A New Mexico judge is drawing attention after threatening a burglar during his sentencing with repeated rape in prison.
On Tuesday, Judge Christina Argyres told a young, first-time offender named Isaiah Gay in Bernalillo County District Court that he would be a "bitch" in prison and "probably be raped every day" before sentencing him to probation, KOB 4 reports.
According to transcripts obtained by the news station, Gay told Argyres he had committed burglary because he was "impulsive" and "young and dumb."
Argyres responded by telling Gay, "Do you know what would happen...to a young, a dumb person in prison? Do you have any idea what would happen to you? You would probably be raped every day, for one. And I hate to sound like that, you know – rude, but that's exactly what would happen to you."
"Again, he's going to be somebody's – I hate to use the word 'bitch,' but that's exactly what he's going to be," Argyres added. "So I am willing to put him on probation."
The judge sentenced Gay to five years of probation, though he faces 15 years in prison for any violations of that probation.
As Gawker notes, the judge also told the court "the issue with residential burglary, again, it's almost like a rape, because it is such an invasion and such an intrusion of somebody's life and their property."
Rape in U.S. prisons is not some theoretical punishment, though, but an unfortunate reality of daily life.
In 2011, the Department of Justice estimated that 216,600 people were sexually abused in U.S. prisons in 2008, including over 17,000 juveniles. The figure included 69,800 people who were raped by force or threat of force, and 36,100 inmates otherwise coerced into nonconsensual sexual acts by means such as blackmail.

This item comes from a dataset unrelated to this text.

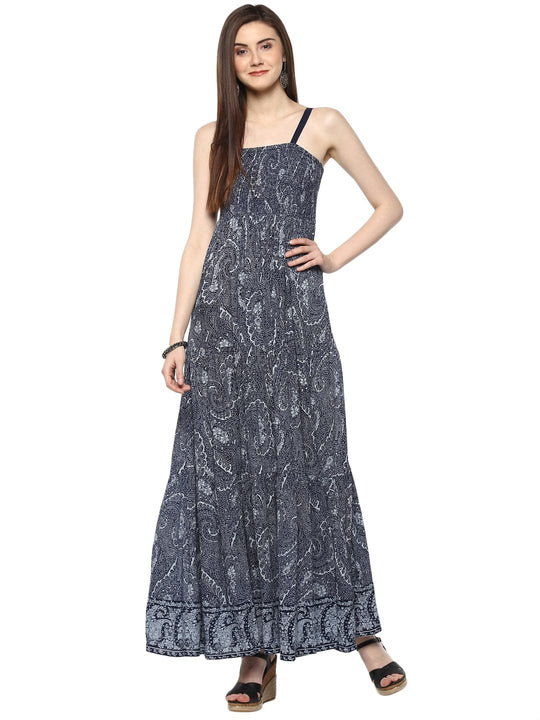 Blue Printed Rayon Crepe Maxi Dress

"People raped behind bars cannot escape their attackers, though," David Kaiser and Lovisa Stannow wrote in the New York Review of Books. "They must live in constant fear, their trauma renewed every time they see their assailants. Between half and two thirds of those who claim sexual abuse in adult facilities say it happened more than once; previous [Bureau of Justice Statistics] studies suggest that victims endure an average of three to five attacks each per year."
The judge's comments also come as New Mexico Republicans are promoting tough-on-crime legislation. Earlier this year, the state house of representatives pushed for an expansion of the state's "three strikes" law, which mandates offenders found guilty of three violent crimes be sentenced to life in prison. According to the Albuquerque Journal, GOP representatives were considering adding crimes such as aggravated burglary or conspiracy to commit murder to the list of qualifying offenses.